There is no doubt that proper student plaintiffs could bring an action challenging the discontinuation of funding of the newspaper for constitutionally impermissible purposes. However, the question before us is whether the newspaper's faculty advisor has standing to bring such an action.

In Wimberly v. Ettenberg, 194 Colo. 163, 570 P.2d 535 (1977) the court stated: "When standing is in issue, the broad question is whether the plaintiff has stated a claim for relief which should be entertained in the context of a trial on the merits." The basic test of standing set forth in Wimberly v.
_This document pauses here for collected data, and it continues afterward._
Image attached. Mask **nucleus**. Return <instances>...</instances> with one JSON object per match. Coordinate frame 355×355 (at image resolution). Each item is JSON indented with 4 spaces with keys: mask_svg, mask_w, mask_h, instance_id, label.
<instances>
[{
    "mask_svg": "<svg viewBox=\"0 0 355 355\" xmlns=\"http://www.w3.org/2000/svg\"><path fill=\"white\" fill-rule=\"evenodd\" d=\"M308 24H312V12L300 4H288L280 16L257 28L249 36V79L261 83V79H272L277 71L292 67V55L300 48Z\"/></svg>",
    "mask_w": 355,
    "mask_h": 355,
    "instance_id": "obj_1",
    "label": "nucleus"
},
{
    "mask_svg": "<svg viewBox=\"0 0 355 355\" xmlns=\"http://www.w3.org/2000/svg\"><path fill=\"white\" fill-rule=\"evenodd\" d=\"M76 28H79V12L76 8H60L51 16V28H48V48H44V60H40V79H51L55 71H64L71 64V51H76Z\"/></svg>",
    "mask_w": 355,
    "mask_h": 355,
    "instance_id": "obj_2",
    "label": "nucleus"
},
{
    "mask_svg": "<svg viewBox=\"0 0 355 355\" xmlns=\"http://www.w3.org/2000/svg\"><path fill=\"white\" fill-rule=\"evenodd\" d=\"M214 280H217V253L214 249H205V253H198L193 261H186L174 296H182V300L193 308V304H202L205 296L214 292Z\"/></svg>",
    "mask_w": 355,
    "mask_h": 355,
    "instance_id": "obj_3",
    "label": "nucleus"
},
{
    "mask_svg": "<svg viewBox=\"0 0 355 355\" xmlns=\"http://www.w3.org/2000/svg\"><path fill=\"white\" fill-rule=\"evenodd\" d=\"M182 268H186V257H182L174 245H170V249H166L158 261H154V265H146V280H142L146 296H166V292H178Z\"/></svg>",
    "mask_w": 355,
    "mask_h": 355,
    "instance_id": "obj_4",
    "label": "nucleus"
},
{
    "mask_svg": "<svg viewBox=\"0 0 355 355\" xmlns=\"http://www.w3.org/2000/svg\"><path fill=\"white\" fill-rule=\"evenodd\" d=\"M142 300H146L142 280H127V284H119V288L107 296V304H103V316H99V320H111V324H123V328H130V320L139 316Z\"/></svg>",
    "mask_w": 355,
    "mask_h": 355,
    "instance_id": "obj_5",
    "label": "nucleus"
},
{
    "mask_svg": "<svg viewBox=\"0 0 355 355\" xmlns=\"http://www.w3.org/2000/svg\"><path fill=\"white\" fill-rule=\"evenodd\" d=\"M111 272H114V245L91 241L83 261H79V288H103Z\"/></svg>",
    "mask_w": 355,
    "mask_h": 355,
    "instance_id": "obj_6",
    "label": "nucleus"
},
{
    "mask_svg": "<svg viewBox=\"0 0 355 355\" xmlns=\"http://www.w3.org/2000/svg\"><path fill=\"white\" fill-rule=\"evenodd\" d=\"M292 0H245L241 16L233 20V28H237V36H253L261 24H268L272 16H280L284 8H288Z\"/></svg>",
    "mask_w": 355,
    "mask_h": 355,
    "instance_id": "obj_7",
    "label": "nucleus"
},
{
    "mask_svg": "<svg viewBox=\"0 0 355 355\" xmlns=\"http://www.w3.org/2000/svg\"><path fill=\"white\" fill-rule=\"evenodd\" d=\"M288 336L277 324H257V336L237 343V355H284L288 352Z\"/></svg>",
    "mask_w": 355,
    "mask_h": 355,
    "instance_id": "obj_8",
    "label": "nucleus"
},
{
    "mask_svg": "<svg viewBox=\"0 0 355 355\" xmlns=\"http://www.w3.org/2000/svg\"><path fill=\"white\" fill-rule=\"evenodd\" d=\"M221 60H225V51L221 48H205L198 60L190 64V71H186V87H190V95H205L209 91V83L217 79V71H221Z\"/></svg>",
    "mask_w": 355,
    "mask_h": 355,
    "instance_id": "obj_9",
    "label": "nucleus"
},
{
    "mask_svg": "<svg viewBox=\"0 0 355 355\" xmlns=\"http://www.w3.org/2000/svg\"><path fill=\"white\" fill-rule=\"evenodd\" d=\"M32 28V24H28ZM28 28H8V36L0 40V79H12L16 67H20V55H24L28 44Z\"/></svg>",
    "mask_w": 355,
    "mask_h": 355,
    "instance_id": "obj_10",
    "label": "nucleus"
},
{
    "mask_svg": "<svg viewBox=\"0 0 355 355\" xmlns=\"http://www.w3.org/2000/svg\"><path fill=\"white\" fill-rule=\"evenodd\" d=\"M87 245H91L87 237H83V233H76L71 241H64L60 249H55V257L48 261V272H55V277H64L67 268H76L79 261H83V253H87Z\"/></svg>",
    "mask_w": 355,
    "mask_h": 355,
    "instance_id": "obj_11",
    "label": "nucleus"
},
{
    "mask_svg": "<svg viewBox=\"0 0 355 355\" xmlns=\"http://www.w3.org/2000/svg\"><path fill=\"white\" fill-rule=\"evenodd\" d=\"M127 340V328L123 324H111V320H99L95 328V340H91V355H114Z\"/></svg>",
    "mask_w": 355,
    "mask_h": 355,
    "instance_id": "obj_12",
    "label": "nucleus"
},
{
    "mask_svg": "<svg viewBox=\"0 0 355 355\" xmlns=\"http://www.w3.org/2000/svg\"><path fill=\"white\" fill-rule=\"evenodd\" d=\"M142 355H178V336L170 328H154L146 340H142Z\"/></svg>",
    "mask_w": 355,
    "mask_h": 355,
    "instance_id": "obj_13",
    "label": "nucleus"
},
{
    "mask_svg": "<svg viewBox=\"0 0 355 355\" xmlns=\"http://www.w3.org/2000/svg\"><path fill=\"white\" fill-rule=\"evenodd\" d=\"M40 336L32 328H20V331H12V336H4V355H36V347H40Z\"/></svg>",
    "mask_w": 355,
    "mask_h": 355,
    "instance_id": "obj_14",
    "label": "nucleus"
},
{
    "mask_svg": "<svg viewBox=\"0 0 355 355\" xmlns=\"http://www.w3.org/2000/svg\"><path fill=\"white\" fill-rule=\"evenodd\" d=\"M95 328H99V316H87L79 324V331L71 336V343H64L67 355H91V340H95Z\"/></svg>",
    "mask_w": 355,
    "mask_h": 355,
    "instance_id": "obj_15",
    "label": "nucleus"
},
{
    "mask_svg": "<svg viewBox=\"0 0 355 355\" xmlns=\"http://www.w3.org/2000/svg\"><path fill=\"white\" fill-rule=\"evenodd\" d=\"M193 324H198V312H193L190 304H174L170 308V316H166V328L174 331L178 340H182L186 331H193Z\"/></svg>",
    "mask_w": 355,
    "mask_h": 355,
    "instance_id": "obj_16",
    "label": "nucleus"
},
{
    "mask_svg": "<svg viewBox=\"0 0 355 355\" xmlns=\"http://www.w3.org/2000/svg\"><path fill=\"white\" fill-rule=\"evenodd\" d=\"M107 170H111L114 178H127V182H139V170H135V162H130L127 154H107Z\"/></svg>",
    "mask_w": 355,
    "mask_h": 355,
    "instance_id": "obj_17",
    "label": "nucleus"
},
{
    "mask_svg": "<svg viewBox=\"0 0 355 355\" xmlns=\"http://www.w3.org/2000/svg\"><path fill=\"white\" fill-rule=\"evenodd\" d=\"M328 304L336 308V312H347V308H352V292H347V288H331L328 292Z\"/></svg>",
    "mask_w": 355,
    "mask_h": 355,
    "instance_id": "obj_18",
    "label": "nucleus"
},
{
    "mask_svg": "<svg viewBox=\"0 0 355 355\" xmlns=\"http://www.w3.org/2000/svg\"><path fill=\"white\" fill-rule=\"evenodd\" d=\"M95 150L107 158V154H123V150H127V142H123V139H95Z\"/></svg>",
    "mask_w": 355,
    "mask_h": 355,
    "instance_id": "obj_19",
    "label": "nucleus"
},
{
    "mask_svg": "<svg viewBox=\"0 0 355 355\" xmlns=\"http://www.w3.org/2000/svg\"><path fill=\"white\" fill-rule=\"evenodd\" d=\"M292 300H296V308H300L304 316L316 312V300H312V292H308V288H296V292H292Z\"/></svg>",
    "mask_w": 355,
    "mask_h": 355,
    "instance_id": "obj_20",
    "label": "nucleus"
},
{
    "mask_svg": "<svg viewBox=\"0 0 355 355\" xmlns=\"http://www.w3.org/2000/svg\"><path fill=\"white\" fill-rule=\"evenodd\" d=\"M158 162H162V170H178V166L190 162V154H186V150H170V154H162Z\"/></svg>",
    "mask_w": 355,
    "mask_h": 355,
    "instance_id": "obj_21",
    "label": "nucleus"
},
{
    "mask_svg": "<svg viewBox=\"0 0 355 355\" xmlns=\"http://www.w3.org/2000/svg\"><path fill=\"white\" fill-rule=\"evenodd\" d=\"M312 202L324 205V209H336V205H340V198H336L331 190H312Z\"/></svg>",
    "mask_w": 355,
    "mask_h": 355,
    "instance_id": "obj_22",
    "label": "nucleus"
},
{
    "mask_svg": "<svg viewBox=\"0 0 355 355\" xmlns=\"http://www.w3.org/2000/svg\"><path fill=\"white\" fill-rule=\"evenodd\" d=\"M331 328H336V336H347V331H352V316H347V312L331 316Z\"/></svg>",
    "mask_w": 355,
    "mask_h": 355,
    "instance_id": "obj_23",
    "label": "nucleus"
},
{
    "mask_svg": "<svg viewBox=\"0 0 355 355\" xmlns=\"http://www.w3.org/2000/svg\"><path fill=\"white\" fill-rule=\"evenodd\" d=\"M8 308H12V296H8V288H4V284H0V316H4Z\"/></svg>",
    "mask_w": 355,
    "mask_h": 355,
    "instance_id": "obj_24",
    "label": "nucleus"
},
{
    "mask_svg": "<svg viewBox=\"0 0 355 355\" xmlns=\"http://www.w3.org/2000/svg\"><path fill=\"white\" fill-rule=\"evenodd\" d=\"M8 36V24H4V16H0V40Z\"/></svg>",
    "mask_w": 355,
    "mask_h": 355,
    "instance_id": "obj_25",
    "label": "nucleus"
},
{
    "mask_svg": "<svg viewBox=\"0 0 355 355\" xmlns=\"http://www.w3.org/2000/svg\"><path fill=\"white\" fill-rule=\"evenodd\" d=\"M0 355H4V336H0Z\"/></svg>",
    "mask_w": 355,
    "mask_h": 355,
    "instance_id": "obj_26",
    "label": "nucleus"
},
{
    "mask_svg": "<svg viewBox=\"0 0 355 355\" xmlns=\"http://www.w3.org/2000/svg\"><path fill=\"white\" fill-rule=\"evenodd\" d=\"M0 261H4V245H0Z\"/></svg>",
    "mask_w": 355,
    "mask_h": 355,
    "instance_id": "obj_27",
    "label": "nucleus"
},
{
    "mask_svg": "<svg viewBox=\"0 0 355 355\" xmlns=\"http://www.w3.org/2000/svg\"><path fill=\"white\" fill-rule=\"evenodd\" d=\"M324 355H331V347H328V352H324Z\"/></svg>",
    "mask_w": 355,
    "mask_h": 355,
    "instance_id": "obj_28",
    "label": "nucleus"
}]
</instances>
Ettenberg, supra, is "whether the plaintiff has suffered injury in fact to a legally protected interest as contemplated by statutory or constitutional provisions." Thus, the allegation of the injury in fact necessary for standing is not to be measured by the probability of Olson's prevailing on the merits at trial, but rather by whether she has alleged an injury to a legally protected interest as contemplated by the First Amendment.

Olson asserts that she has suffered injury in fact to her right of academic freedom because she is unable to teach First Amendment values through the practical experience of their exercise in the publication of a newspaper free from censorship.